Make sure to select “generic iOS device” under Set the Active Scheme, then Select your .xcstickers folder > go to Product > Archive.
Go to Window > Organizer. A new window should appear and you should see your stickers on the left panel.
Click on Validate to see if all is good with your stickers. If there are issues, Xcode will notify you.
Now assuming all is good with your build, it’s time to upload it to iTunes connect! Click on Upload to App Store… But don’t worry, what it really means is it will upload the stickers iTunes Connect first, where there will be a review process.
Once it’s done uploading, give it some time, and it should appear on your iTunes Connect account.
11. Submitting your stickers to the App Store
On iTunes Connect, you will be able to select the build that you’ve just uploaded for submission.
If you decide to test it before you submit your app, here’s where Testflight will come in. Look through all your details and make sure they are OK, because you can’t change them once your stickers are being reviewed.

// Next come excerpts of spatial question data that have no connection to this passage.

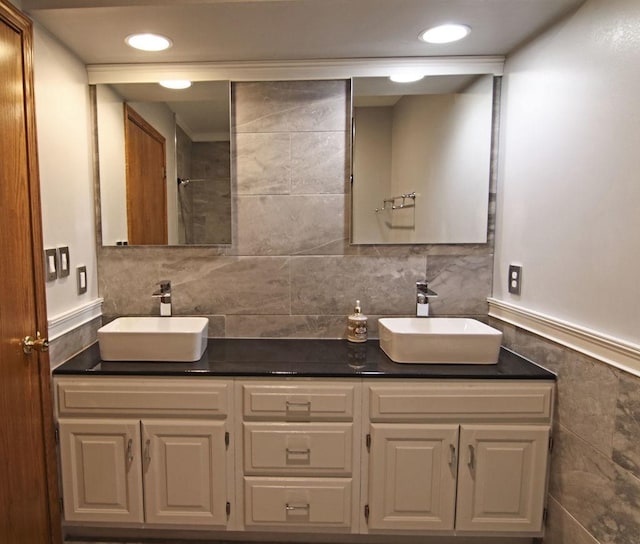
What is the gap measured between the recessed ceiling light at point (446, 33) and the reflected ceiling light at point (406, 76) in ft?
0.62

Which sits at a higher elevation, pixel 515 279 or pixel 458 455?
pixel 515 279

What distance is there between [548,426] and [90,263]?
2176 mm

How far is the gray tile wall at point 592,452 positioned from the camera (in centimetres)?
118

Once you’re ready, you can click the submit button.
And that’s it! All you have to do now is to wait for the review process. It was pretty quick for mine, about three days. In the meantime, it’s a good idea to use this waiting time to set up your agreements, tax, and banking details with Apple. There will be some more forms to be filled (yay) but that would be the last of it!
If you made it this far, I thank you and wish you a great journey with your iMessage stickers! It is my hope that other artists, designers, illustrators can get their work out there on different mediums, and have control over their work.